December 18, 2006 at 11:53 am
Description of problem.
We have in the Database table ConsumerListing with a number of
searchable
columns. We can not predict the combination of search conditions.
Because of
that we chose to create a number of one-column non-clustered indexes.
Two types of searches are being performed on the table.
Type 1: we need to access all records which satisfy certain conditions.
In
our example people who Dogs and interested in Gardening in the household.
Type 2 we need to access records which satisfy certain conditions and
have
certain phone numbers. To achieve that we decided in addition to
one-column
non-clustered indexes to create indexes with keys AreaCode, Phone and
add
all the other search conditions on the leaf level of non clustered index
(included columns new for SQL Server 2005).
We decided to test query
select count(*) from ConsumerListing
where
Dogs='Y' AND Gardner='Y'
It took long. Query optimizer issued following execution plan:
StmtText
------------------------------------------------------------------------
----
------------------------------------------------------------------------
----
-----------------------------------------------
|--Compute
Scalar(DEFINE[Expr1004]=CONVERT_IMPLICIT(int,[globalagg1008],0)))
|--Stream
Aggregate(DEFINE[globalagg1008]=SUM([partialagg1007])))
|--Parallelism(Gather Streams)
|--Stream Aggregate(DEFINE[partialagg1007]=Count(*)))
|--Index
Scan(OBJECT[DD_Data].[dbo].[ConsumerListing].[Ind_Phone]),
WHERE[DD_Data].[dbo].[ConsumerListing].[Dogs]='Y' AND
[DD_Data].[dbo].[ConsumerListing].[Gardner]='Y'))
Meaning instead of seeking indexes on Dogs and Cats and merging results
(Behavior we expected) optimaizer choose to scan
Ind_Phone.
We decided to overwrite this with index hints
select count(*) from ConsumerListing
with (index (IND_Dogs, Ind_Gardner))
where
Dogs='Y' AND Gardner='Y'
We get expected Behavior
StmtText
------------------------------------------------------------------------
----
------------------------------------------------------------------------
----
------------------------------------------------------------------------
----
------------------------------------------------------------------------
----
------------------------------------------------------------------------
----
------------------------------------------------------------------------
----
-----------------------------------------------
|--Compute
Scalar(DEFINE[Expr1004]=CONVERT_IMPLICIT(int,[Expr1007],0)))

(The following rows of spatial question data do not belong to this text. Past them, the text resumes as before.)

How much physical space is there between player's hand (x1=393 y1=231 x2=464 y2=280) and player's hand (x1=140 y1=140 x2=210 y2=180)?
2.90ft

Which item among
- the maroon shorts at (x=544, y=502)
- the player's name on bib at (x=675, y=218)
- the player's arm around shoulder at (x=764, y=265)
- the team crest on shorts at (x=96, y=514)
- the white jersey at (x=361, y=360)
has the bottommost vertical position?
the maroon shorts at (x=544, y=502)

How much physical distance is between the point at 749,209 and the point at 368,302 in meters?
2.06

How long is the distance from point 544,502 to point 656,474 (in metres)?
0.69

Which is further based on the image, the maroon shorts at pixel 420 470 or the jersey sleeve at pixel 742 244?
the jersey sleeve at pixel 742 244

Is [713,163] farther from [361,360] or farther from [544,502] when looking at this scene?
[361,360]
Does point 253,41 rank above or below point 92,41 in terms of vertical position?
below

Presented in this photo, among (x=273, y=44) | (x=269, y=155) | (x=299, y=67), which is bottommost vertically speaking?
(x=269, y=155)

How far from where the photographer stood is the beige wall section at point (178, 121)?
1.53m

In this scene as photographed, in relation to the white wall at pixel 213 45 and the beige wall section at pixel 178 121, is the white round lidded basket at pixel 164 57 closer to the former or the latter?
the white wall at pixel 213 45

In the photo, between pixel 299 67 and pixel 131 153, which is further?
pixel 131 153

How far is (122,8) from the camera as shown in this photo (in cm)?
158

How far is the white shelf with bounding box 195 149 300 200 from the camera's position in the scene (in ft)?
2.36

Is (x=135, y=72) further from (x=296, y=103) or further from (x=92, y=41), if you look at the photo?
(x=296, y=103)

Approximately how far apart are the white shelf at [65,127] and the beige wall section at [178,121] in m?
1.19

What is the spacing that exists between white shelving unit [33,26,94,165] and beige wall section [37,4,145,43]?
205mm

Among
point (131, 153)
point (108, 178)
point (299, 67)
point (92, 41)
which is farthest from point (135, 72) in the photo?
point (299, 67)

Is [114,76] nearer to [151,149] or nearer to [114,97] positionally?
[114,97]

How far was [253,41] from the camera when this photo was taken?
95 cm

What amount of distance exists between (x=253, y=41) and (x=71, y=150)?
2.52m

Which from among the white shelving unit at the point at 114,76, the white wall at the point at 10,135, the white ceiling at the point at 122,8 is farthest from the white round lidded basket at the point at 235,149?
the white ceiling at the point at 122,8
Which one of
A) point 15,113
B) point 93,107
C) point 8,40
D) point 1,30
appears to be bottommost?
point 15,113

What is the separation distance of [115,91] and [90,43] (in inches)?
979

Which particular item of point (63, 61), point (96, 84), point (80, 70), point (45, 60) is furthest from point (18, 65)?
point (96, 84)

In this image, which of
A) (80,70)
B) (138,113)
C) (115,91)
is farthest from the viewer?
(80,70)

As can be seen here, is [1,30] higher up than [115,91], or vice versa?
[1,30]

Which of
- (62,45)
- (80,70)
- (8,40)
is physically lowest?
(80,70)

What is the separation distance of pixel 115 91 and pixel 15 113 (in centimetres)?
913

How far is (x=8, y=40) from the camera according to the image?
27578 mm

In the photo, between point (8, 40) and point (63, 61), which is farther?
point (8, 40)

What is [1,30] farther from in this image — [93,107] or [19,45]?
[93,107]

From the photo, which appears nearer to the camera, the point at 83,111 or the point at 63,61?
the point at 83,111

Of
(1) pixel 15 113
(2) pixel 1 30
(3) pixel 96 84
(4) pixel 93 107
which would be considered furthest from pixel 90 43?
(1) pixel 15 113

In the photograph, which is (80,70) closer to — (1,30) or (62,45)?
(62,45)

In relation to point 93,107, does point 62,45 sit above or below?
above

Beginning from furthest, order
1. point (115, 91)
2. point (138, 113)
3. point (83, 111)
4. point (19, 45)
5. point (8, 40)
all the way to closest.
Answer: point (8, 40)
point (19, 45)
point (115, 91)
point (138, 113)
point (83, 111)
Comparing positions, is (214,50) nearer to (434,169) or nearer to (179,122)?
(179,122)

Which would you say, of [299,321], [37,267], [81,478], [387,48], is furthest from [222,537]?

|--Stream Aggregate(DEFINE[Expr1007]=Count(*)))
|--Merge Join(Inner Join,
MERGE[DD_Data].[dbo].[ConsumerListing].[AddressID],
[DD_Data].[dbo].[ConsumerListing].[IndividualId],
[Uniq1002])=([DD_Data].[dbo].[ConsumerListing].[AddressID],
[DD_Data].[dbo].[ConsumerListing].[IndividualId], [Uniq1002]),
RESIDUAL[DD_Data].[dbo].[ConsumerListing].[AddressID] =
[DD_Data].[dbo].[ConsumerListing].[AddressID] AND
[DD_Data].[dbo].[ConsumerListing].[IndividualId] =
[DD_Data].[dbo].[ConsumerListing].[IndividualId] AND [Uniq1002] =
[Uniq1002]))
|--Index
Seek(OBJECT[DD_Data].[dbo].[ConsumerListing].[Ind_Dogs]),
SEEK[DD_Data].[dbo].[ConsumerListing].[Dogs]='Y') ORDERED FORWARD)
|--Index
Seek(OBJECT[DD_Data].[dbo].[ConsumerListing].[Ind_Gardner]),
SEEK[DD_Data].[dbo].[ConsumerListing].[Gardner]='Y') ORDERED FORWARD)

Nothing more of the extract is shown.